The ESSER II grant has restrictions. It can only be used for improving COVID-19 response coordination between school districts and state, county and local public health authorities; addressing learning loss through assessment, tracking student attendance and engagement in distance learning, and evaluating academic progress in comparison to a student's pre-pandemic performance;

It can be used for need-based outreach for students including children in low-income households, those in foster care, those with disabilities and those struggling with homelessness; purchasing PPE and sanitation supplies and training staff in proper sanitation and personal protection practices; planning and putting in place supplemental instruction like summer camp or aftercare and school facility indoor air quality improvements and repairs.

As part of the capital improvements, District Facilities Director John Calhoun, at the board’s Building, Grounds and Transportation Ad Hoc Committee meeting Wednesday, presented a list of 17 proposed capital improvements totaling $768,873.

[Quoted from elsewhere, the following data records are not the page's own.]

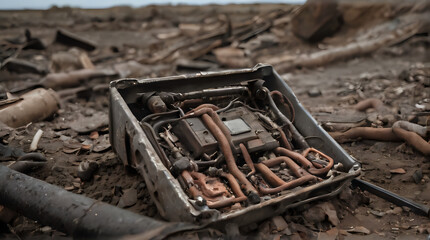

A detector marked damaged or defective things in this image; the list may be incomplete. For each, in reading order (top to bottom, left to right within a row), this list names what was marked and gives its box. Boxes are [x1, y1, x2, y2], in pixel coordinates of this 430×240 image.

rusted component [55, 29, 97, 51]
rusted component [0, 87, 59, 128]
rusted component [148, 95, 168, 113]
rusty metal box [108, 63, 360, 227]
rusted component [239, 142, 255, 176]
corroded pipe [239, 142, 255, 176]
corroded pipe [300, 147, 334, 175]
rusted component [300, 147, 334, 175]
rusted component [328, 126, 402, 143]
corroded pipe [328, 126, 402, 143]
rusted component [394, 127, 430, 156]
corroded pipe [394, 126, 430, 157]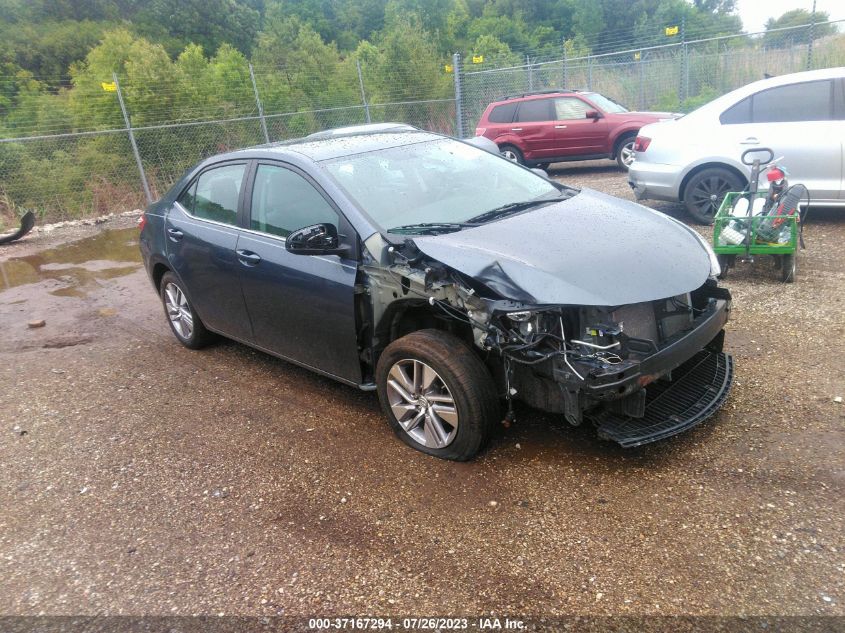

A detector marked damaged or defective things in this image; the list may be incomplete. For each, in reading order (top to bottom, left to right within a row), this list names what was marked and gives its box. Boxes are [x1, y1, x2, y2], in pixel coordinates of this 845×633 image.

Those projects include replacing the main office rooftop A/C unit at Long Hill School at a cost of $45,000; reconfiguring the fuel cell and boiler replacement at Shelton High, which will cost $110,000; and repairs to rooftop air quality units at both the intermediate and high schools that come with a $102,000 price tag.

Calhoun said that nine projects - totaling more than $165,000 - can be covered by a Board of Aldermen bond account allocation done last year.

Among the projects under this allocation are replacement of fire alarm panels at Elizabeth Shelton and Shelton Intermediate schools for a $47,000 cost; hand dryer installations at Perry Hill School and the intermediate and high schools at a cost of $30,441; parking lot lighting repairs at the high school, costing $13,375; and the man trap entry project at Booth Hill School, a $35,100 expense.

Calhoun said $152,301 from the BOE COVID reserve fund will cover purchase of a replacement work vehicle at $36,000, summer cleaning supplies at $39,301 and additional cleaning supplies for the present fiscal year, at a cost of $77,000.